Oh Wait, I Did Actually Replace a Data Layer!

Author

Brandon Bruno

Published

Software developers love nothing more than a good abstraction. Ever since object-oriented programming became popular, developers have been looking for ways to simplify, encapsulate, and abstract low-level programming constructs into broad, reusable concepts.

No where is this more common than with N-tier architecture, where layers of logic are abstracted to ensure each is easily replaceable should the need arise to switch underlying technologies. For example, here's a classic three-tiered application:

A three-tier application diagram. UI, Services, and Data Access on top of one another.

While this kind of abstraction is acedemically sound, in practice most applications rarely switch out a core technology without a larger application rewrite - which suddenly makes all those abstractions seem cumbersome, as they present additional layers that developers need to parse and understand as they work through a re-implementation.

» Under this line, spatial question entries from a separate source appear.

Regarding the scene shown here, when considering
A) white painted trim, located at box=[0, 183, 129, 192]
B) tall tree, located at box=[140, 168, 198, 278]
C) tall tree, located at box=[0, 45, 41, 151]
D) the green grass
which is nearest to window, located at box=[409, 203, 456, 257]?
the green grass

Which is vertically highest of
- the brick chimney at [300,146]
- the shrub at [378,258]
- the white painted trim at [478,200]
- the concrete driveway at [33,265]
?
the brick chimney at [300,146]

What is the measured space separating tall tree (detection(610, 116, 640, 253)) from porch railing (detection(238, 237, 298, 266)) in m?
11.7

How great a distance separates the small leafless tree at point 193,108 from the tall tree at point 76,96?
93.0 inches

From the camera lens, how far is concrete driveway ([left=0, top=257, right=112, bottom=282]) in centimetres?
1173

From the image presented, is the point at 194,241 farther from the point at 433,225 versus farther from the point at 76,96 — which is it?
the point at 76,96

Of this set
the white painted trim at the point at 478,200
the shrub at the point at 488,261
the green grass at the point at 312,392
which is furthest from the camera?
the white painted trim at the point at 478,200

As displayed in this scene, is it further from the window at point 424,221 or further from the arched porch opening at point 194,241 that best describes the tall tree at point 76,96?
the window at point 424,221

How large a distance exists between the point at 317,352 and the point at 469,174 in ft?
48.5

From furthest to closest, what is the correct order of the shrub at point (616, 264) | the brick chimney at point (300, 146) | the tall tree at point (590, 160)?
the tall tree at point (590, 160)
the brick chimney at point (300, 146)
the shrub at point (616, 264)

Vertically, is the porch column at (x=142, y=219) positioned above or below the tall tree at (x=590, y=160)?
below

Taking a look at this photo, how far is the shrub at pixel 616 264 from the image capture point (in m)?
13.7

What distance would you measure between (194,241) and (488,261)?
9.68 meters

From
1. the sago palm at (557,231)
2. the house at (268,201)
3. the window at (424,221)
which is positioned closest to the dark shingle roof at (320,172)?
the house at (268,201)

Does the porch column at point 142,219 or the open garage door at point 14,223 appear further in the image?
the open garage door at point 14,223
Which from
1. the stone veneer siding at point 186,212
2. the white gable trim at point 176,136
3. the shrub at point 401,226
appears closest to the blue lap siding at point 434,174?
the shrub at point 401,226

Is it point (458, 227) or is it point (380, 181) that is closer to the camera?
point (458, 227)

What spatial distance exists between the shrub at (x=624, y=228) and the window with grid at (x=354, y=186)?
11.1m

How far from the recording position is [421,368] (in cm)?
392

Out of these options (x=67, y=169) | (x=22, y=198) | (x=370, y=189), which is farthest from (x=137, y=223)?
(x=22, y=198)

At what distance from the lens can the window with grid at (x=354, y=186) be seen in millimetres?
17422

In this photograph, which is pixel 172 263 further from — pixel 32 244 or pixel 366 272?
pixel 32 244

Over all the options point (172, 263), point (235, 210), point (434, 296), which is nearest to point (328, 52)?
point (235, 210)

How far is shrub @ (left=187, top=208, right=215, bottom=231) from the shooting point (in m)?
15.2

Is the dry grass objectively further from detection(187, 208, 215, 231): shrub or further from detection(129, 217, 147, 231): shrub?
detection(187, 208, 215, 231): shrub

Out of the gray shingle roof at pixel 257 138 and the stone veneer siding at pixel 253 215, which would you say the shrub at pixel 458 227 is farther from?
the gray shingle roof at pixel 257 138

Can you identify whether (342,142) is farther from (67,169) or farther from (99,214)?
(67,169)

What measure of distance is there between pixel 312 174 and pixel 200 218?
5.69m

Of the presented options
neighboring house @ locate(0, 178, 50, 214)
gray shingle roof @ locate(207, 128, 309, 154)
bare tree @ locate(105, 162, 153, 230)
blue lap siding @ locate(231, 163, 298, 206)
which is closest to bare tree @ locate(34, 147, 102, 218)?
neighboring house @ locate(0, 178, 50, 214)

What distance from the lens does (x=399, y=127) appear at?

Replacing My (Simple) Data Layer

I recently ported several of my personal .NET applications from MS SQL Server to a SQLite data storage backend. Each of my applications uses a data access layer to abstract the database away from application logic, so my goal was simple: re-implemented my data store logic without altering any method signatures, thus ensuring I wouldn't have to touch the rest of the application code.

My DataStore class has a simple purpose: provide methods to load data from a database. The methods are straightforward. Some examples:

public User GetUser(int userID) { }

public int AddExpense(Expense expense) { }

public static List<Expense> GetExpensesForUser(int userID) { }

These do exactly what their signatures imply. Because I kept a clean separation of concerns between domain models and view models, I didn't even have to re-implement any objects when re-implementing this data layer. My method signatures were identical before and after the conversion. Keep in mind the difference between domain and view models:

  • Domain: data models that map directly to business logic (and in my case, database tables)
  • View: the exact fields and data necessary to display data on a UI; these can vary significantly from domain models

My goal was to touch neither of my domain or view models, and I generally succeeded in that goal.

Lessons Learned

So I did it: I replaced a core technology in my web apps without much fuss - all thanks to smart, clean abstractions!

Why did this succeed? To be blunt, these are simple apps. Among them are budgeting tools, a recipe management app, and the Refactor blog platform. Easy, light scopes lead to easy, light architectures - and in my case, obvious and clean abstractions.

What didn't go so well? I did have to alter some business logic and data layer method signatures, but those were moreso caused by the change from Entity Framework (MS SQL Server) to the Microsoft.Data.Sqlite provider, which necessitated some slight model changes when I was pulling back multiple data entities at once (in other words, lots of INNER JOINS in my queries).